Mercury, the liquid metal, has been used for centuries due to its unique properties in items such as thermometers and tooth fillings although its use has declined as we have become aware of its toxic side effects. However, it is still commonly found in energy saving light bulbs, computers and smartphones. So what toxic effect does mercury have? Well, many of you will be familiar with the expression ‘Mad as a Hatter’, popularized by Lewis Carols’ Hatter character in Alice in Wonderland, these hat makers were thought to be insane because they were exposed to high amounts of mercury used in the felt treatments for hats. While the term and the character make the condition seem like a lot of fun, it is not an accurate portrayal of mercury toxicity. Insanity is a condition of mercury poisoning in humans, however, people suffering from mercury poising usually show signs of depression, anxiety, social awkwardness, and loss of motor control (body movements). Mercury poisoning has a similar influence on animal behaviour, it can cause social fish to stop shoaling together and birds to neglect care of their young, and these behavioural changes can be detrimental to the species’ survival. Extreme cases of mercury poisoning can lead to death in both humans and animals.

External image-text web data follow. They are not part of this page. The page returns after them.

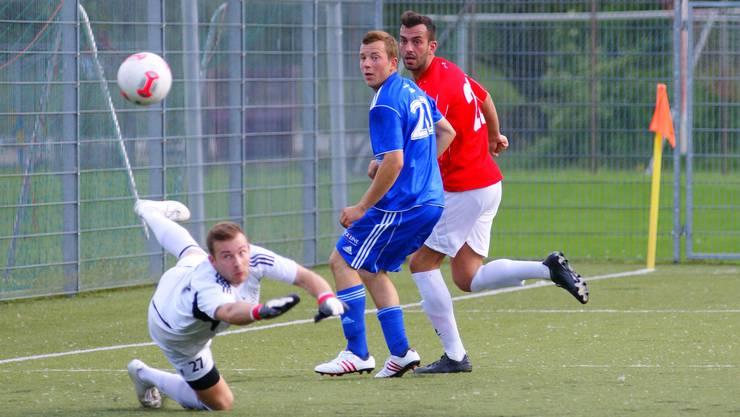 Dietikons Zivko Cajic (in Rot) schaut einer verpassten Chance nach.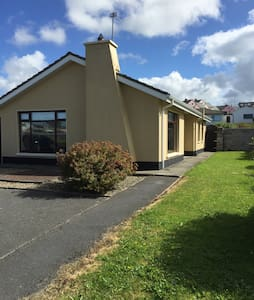 Lovely home in village near beach - Lahinch - House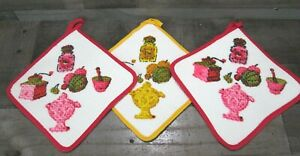 Waffle Weave Hot Pad Lot Red Yellow Tea Grinder Fruit Retro Kitsch MCM Vintage
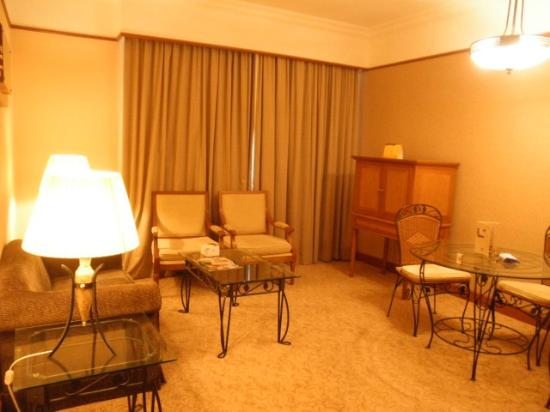 Grand BlueWave Hotel Johor Bahru: living room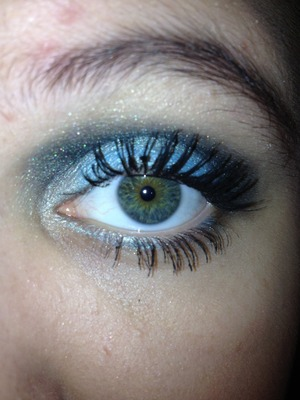 First time trying this look (:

Mercury in our environment

It may seem obvious how people working with mercury get toxic exposures, but you’re probably wondering how animals get exposed to mercury? Do we eat these animals and is it toxic to us if we do eat them? Well, plenty of research here at Trent University looks into just those questions!

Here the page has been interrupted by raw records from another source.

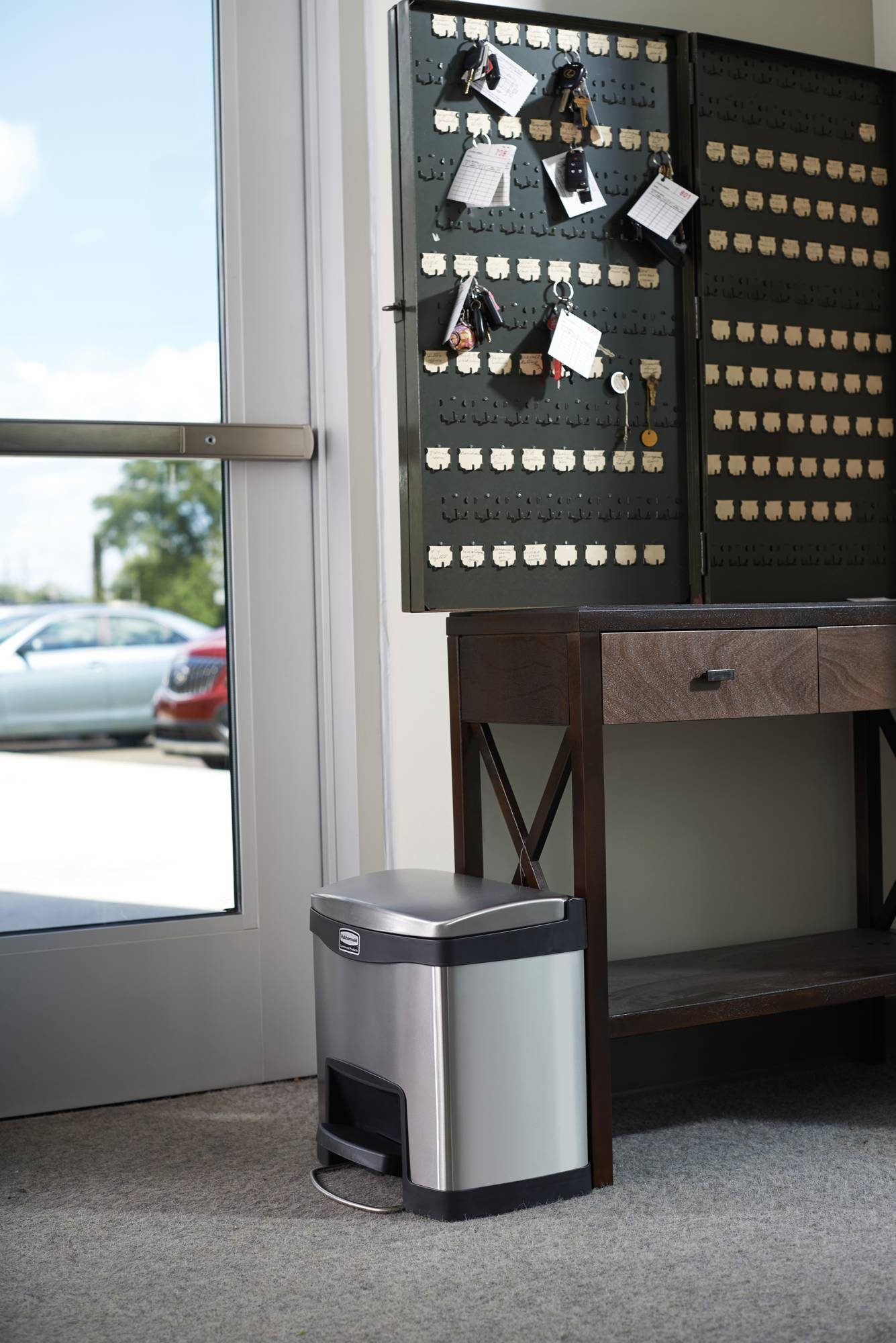 Rubbermaid Slim Jim Step On Container Front Step, 15 l schwarz/Edelstahl matt, im Hotelgewerbe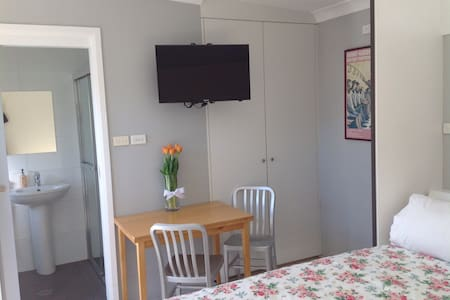 Private modern studio w own ensuite - House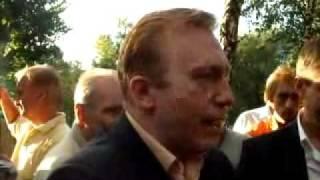 Лебедев Н.Н. общается с жителями ул. Острякова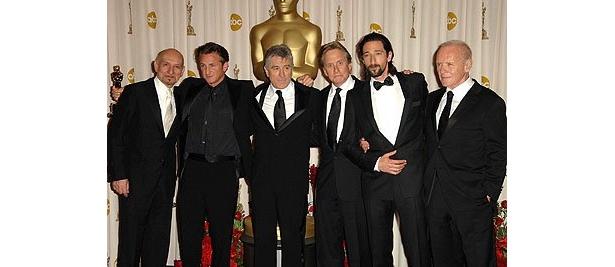 超豪華なプレゼンターたち。左から、ベン・キングズレー、ショーン・ペン、ロバート・デ・ニーロ、マイケル・ダグラス、エイドリアン・ブロディ、アンソニー・ホプキンス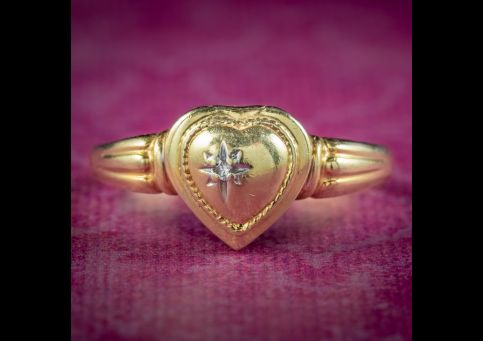 Vintage-French-Diamond-Heart-Locket-Ring-Circa-1980-cover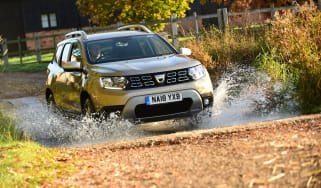 Dacia Duster ford
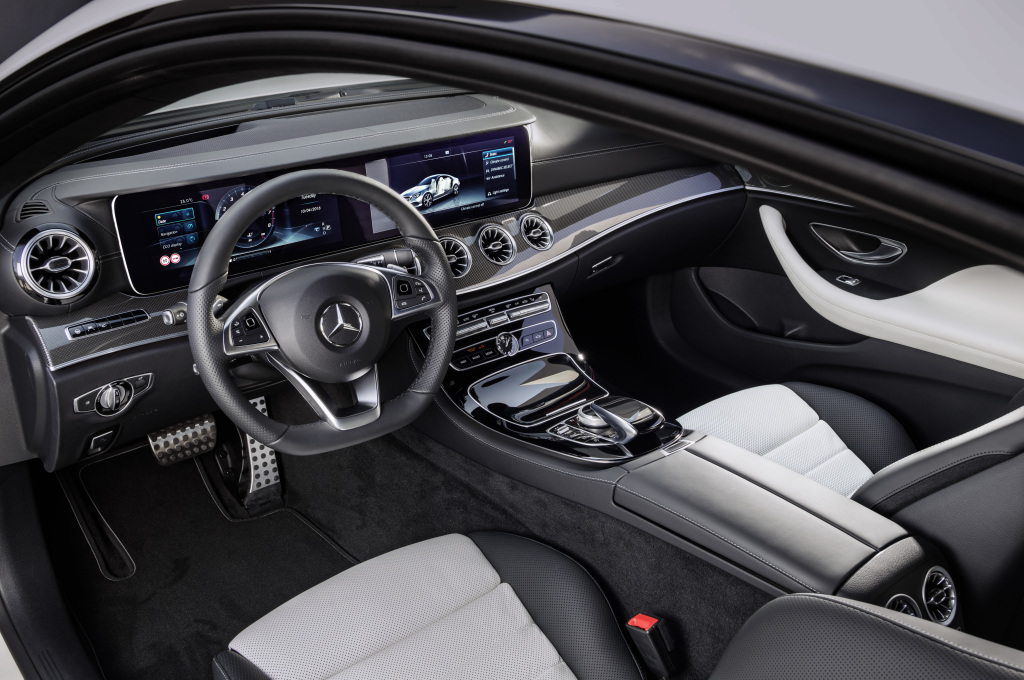 Mercedes-Benz E-Klasse Coupé; 2016; Interieur: Leder Nappa weiß/schwarz, Zierelemente Metallstruktur ; Mercedes-Benz E-Class Coupé; 2016; interior: Nappa leather White/black, metal-weave trim;
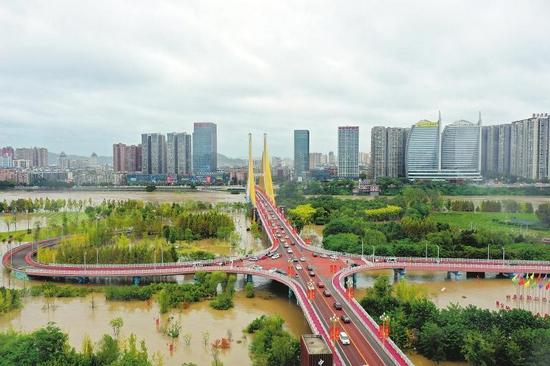 10月6日,洪峰过境嘉陵江南充主城区段。黎涛 摄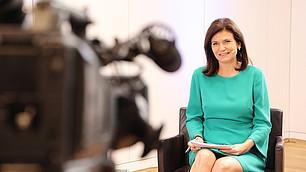 Monika Gehlert, München TV, moderiert engagiert und souverän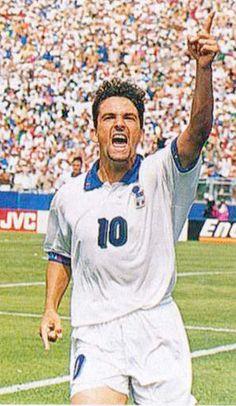 Roberto Baggio var en af klodens mest elskede fodboldspillere. Med sin karakteristiske hestehale var han let genkendelig, og samtidig havde han fantastiske fodboldevner.  I sine yngre dage et fantastisk antrit, der sammen med den sublime teknik gjorde ham uhyre farlig Senere knap så hurtig, men med et måske aldrig matchet overblik for medspillere og målchancer.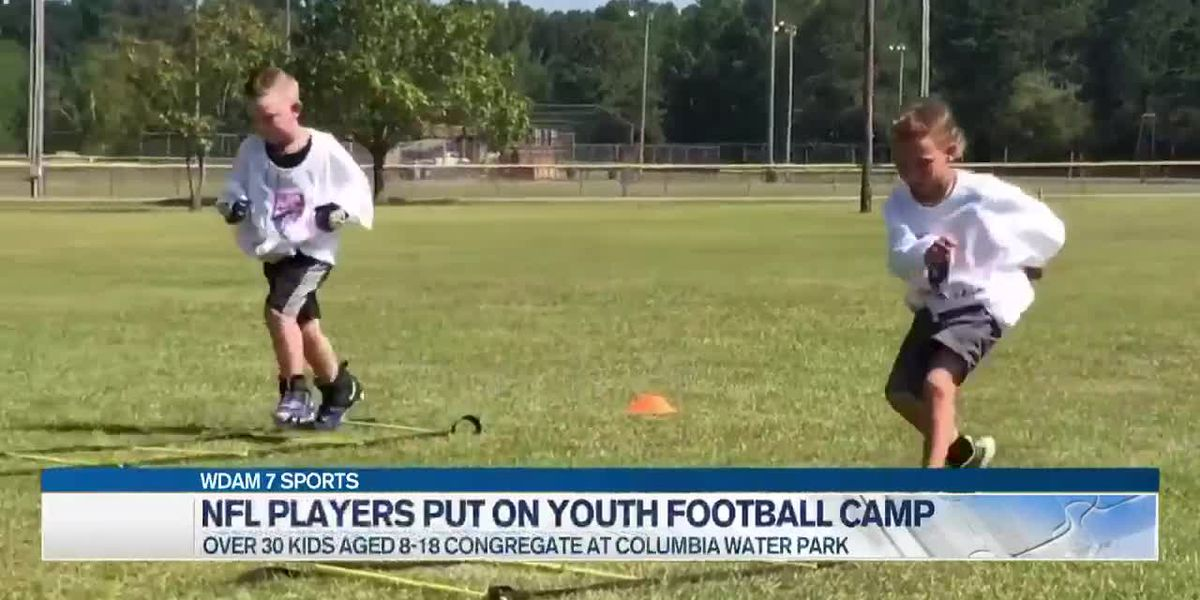 Former NFL players host camp for Columbia youth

Mercury occurs naturally in the earths crust and is released into the air mainly by volcanic activity and natural breakdown of soils. However, as with many processes, humans have significantly changes the cycle of mercury since the industrial revolution by increasing outputs of mercury through coal-power generation, metal smelting and mining. It is estimated that up to 50% of total mercury released yearly comes from human activity.

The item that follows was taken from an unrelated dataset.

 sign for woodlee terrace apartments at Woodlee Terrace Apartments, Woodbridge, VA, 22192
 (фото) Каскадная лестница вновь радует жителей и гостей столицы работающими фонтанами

Once mercury is deposited into the sediments of lakes bacteria can transform it into a form known as methyl-mercury, its most toxic form. Methyl-mercury then moves into animals increasing in concentration the longer the animal lives for, a process known as bioaccumulation. In addition, as larger animals eat smaller prey, mercury increases in concentration as is moves up the food chain, known as biomagnification. By the time it reaches predatory fish the mercury can be concentrated up to ten million times its original environmental concentrations. These contaminated fish pose a severe health hazard to predatory mammals and birds, which feed on them and accumulate this toxin into their bodies.

People that consume these fish as a large part of their diet, such as in Northern Canada, are also at risk. Unfortunately, the risk of mercury poisoning became clear in the 1950s when a chemical plant in Minamata, Japan expelled mercury waste into Minamata Bay where many people ate the local fish; close to 1800 people died and more than 10,000 suffered symptoms of mercury poisoning. Discovery of this problem drastically changed regulations for the dumping of metallic wastes by the chemical industry. However, atmospheric inputs of mercury into aquatic environments, though regulated, are harder to control since it is transported over long distances in the air and cannot be separated from the natural input. Current research, at Trent University, aims to improve this bleak picture by investigating methods of identifying mercury from human versus natural sources.


How to track mercury

How can we track mercury from different sources? Our research explores the identification and potential use of chemical “fingerprints” to track human sources of mercury pollution. The mercury atom has seven different masses, called isotopes of mercury, which are present in different proportions within the environment and get separated and changed as the mercury moves from one state to another. Certain materials, such as coal, have unique proportions of mercury isotopes that are associated with particular biochemical processes within their region of origin. By studying the different proportions of isotopes inside a single sample we can develop techniques to trace the origin of its mercury components.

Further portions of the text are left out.